## Page text
-- begin --

Setting-up a Simple Example#

Overview#

In this lesson we will set up a more realistic, but still very small, example using real gage locations. In this case we will use a few data files that we have on hand in the repository for the locations and location_crosswalks and fetch the USGS gage data and the NWM v3.0 streamflow simulation data from NWIS and AWS, respectively.

Create a new Evaluation#

First we will import TEEHR along with some other required libraries for this example. Then we create a new instance of the Evaluation that points to a directory where the evaluation data will be stored and clone the basic evaluation template.

import teehr
import teehr.example_data.two_locations as two_locations_data
import pandas as pd
import geopandas as gpd
from pathlib import Path
import shutil

# Tell Bokeh to output plots in the notebook
from bokeh.io import output_notebook
output_notebook()

-- end --

## Entries supplied
-- begin --

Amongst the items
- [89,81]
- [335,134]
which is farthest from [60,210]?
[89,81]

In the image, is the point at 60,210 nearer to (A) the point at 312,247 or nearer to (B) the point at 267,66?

-- end --

From the TEEHR setup tutorial above, pull out everything from "First we will" down to "output_notebook()" and copy it exactly.

First we will import TEEHR along with some other required libraries for this example. Then we create a new instance of the Evaluation that points to a directory where the evaluation data will be stored and clone the basic evaluation template.

import teehr
import teehr.example_data.two_locations as two_locations_data
import pandas as pd
import geopandas as gpd
from pathlib import Path
import shutil

# Tell Bokeh to output plots in the notebook
from bokeh.io import output_notebook
output_notebook()